───── Provided records ─────
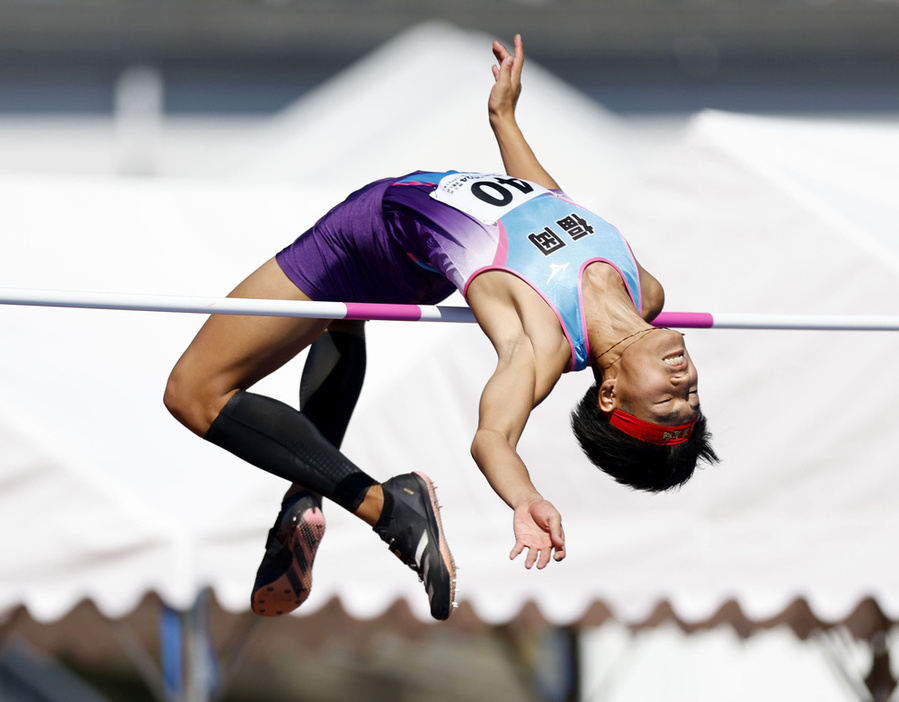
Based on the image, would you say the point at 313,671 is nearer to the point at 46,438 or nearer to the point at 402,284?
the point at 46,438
─────
───── Provided records ─────
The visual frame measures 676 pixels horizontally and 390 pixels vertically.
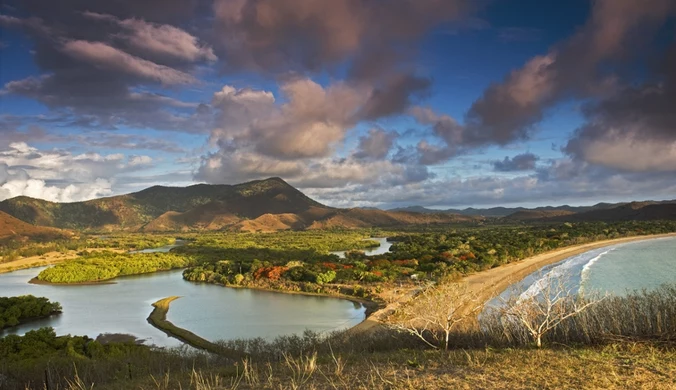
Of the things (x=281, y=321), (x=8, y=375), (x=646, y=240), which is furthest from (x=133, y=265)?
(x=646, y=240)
─────
§ **The exercise**: Pick out every line of the records that contains the word "point", and copy each one.

§ **Written answer**:
Based on the image, would you say the point at 313,671 is nearer to the point at 46,438 or nearer to the point at 402,284?
the point at 46,438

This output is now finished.